Abstract

Abstract This article explores the responses to early modern colonial enterprises in the writings of four major English writers: Edmund Spenser, Sir Walter Raleigh, Gabriel Harvey and Thomas Nashe. The article shows how diverse responses to such undertakings were and that there was as much hostility and indifference as there was enthusiasm, not only for political and/or moral reasons but also because expensive overseas ventures were sometimes thought of as a needless waste of money and lives. In doing so the article aims to contribute towards recent calls to ‘decolonize’ the university and the curriculum, showing that responses to colonialism in colonising societies were never monolithic and that it is important that this historical reality is recognised if we are to engage seriously with the impact of colonialism and imperialism.
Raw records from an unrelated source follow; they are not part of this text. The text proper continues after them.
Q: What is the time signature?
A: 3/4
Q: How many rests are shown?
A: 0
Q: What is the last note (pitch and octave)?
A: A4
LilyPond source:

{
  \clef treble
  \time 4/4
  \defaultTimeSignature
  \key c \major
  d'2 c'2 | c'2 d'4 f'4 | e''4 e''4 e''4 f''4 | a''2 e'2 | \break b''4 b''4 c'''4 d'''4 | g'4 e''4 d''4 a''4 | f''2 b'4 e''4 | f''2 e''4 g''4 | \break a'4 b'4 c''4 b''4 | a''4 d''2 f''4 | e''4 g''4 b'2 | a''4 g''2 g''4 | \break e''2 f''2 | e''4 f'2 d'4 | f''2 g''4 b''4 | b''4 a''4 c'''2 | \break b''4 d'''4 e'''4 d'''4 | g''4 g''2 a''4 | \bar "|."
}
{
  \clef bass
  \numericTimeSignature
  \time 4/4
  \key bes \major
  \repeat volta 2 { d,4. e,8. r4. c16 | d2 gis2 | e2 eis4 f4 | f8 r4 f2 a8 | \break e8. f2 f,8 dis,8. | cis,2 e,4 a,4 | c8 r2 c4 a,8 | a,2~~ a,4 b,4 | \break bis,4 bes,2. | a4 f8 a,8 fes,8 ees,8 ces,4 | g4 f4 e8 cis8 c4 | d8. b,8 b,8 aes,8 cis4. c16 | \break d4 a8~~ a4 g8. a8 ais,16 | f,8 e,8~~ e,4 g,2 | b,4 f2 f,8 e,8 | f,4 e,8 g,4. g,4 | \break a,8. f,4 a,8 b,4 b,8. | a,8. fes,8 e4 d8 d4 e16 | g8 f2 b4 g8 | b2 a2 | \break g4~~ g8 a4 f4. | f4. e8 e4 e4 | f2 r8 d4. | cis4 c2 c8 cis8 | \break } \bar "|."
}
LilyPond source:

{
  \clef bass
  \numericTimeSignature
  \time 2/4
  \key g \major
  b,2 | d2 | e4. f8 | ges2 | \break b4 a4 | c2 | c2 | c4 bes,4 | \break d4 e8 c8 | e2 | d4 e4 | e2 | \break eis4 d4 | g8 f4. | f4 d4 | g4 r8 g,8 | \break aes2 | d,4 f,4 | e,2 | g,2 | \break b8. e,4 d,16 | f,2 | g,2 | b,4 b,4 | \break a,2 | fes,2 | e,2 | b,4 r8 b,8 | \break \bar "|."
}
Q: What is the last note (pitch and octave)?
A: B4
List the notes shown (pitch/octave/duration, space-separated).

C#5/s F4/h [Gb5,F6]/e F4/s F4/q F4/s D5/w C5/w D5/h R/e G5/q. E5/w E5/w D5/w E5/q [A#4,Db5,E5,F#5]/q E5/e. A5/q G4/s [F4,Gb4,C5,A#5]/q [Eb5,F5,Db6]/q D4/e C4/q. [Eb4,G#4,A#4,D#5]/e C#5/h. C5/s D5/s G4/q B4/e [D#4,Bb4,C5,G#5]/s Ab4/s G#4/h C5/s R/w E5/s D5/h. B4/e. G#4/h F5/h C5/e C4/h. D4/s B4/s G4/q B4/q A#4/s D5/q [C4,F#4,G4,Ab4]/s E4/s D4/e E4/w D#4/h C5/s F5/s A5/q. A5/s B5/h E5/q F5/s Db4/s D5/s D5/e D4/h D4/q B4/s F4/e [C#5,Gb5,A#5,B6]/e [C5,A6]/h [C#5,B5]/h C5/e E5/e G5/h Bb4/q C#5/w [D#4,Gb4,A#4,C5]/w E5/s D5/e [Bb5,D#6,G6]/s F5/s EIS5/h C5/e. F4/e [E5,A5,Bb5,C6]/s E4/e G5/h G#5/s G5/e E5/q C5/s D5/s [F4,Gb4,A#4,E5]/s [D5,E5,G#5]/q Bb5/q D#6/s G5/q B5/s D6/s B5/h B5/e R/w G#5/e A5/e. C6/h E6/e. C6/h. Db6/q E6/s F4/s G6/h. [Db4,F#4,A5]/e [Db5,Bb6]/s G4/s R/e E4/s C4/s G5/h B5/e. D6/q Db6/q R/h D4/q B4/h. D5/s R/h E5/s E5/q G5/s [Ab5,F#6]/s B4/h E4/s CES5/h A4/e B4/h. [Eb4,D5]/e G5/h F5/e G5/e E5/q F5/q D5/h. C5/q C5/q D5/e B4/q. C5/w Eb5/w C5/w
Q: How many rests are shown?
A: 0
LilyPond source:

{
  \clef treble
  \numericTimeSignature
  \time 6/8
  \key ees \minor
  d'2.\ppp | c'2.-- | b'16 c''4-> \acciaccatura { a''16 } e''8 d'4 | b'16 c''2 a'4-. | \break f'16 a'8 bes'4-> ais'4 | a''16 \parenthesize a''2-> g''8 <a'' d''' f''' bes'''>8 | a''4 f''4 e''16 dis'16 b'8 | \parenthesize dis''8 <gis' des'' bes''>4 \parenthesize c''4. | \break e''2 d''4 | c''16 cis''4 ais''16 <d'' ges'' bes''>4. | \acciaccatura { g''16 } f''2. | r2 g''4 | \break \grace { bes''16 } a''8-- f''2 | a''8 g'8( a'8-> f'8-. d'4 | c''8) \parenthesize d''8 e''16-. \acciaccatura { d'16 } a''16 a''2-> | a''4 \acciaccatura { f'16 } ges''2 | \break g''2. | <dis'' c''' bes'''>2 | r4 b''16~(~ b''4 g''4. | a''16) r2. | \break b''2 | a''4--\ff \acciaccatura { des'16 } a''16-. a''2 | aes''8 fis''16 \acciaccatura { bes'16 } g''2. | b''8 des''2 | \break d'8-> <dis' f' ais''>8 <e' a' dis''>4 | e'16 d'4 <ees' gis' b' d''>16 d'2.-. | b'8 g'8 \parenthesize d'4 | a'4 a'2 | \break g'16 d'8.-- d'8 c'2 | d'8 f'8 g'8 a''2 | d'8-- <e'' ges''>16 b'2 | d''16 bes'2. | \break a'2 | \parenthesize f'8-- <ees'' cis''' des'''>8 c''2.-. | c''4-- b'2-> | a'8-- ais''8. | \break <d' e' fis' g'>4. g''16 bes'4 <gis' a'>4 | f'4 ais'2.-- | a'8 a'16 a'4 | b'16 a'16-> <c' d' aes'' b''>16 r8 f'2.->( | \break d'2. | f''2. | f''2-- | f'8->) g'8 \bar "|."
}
Harvey and Raleigh were enthusiastic proponents of the benefits of colonial settlements, and took their cue from reading Richard Hakluyt the Younger’s Principal Navigations (1589), which suggested that the English had always thrived when they had ventured overseas and expanded their dominions. Spenser was much more ambivalent, despite his status as a colonist in Ireland after 1580, and Nashe was scornful of the purpose of such grand plans. For Nashe, partly inspired by his vitriolic quarrel with Harvey, it was much more important to concentrate on the locality of England itself and he accuses others of failing to see what surrounds them because they have been misled by the prospect of plunder and profit from exotic lands.